* _EXTRACTED DATA_:
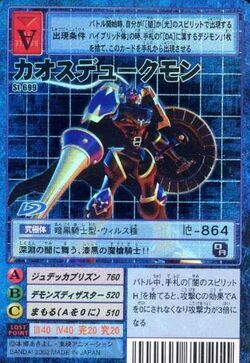 ChaosDukemon St-699 (DM)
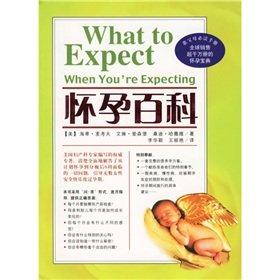pregnancy Wikipedia(Chinese Edition): MEI)HAI DI MAI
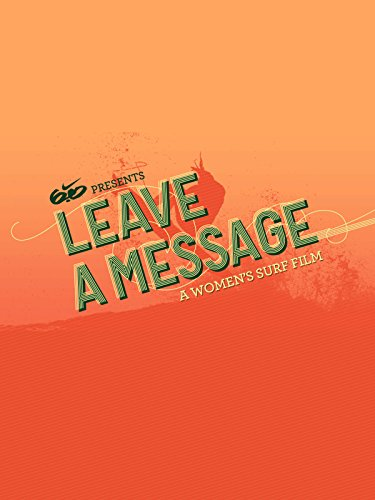 Leave A Message (Nike Circuit Air)
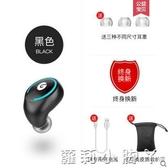 路信蠶豆5.0藍芽耳機無線迷你男女運動蘋果單入耳塞式iphone隱形 蘿莉小腳丫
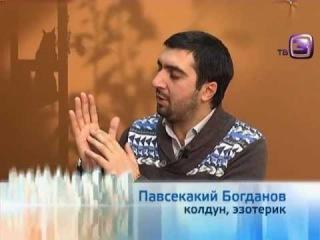 Павсекакий Богданов Во власти Сатурна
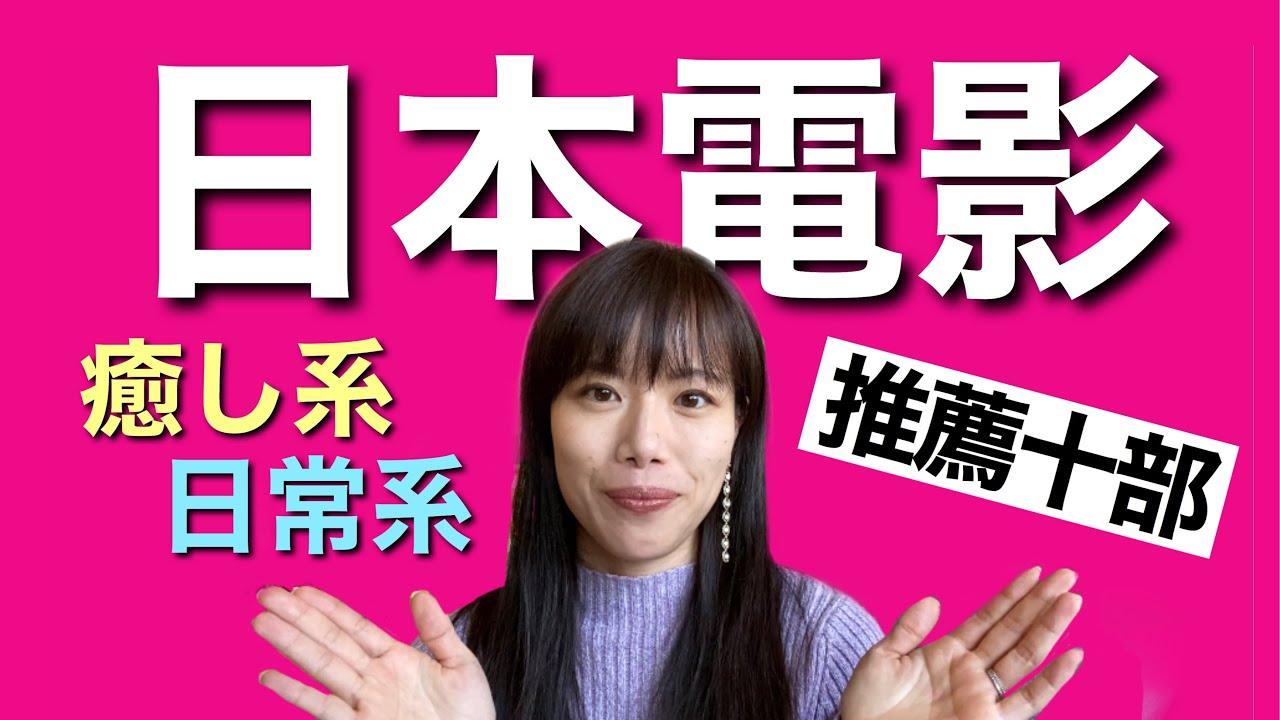 【日本電影 推薦十部!】日本人老師yuka介紹十部電影~看日本電影學日文吧!【中日字幕】 - YouTube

* _ACTION ITEM_: Leave the images out and print each entry exactly.

* _RESPONSE AREA_:
 ChaosDukemon St-699 (DM)
pregnancy Wikipedia(Chinese Edition): MEI)HAI DI MAI
 Leave A Message (Nike Circuit Air)
 路信蠶豆5.0藍芽耳機無線迷你男女運動蘋果單入耳塞式iphone隱形 蘿莉小腳丫
 Павсекакий Богданов Во власти Сатурна
 【日本電影 推薦十部!】日本人老師yuka介紹十部電影~看日本電影學日文吧!【中日字幕】 - YouTube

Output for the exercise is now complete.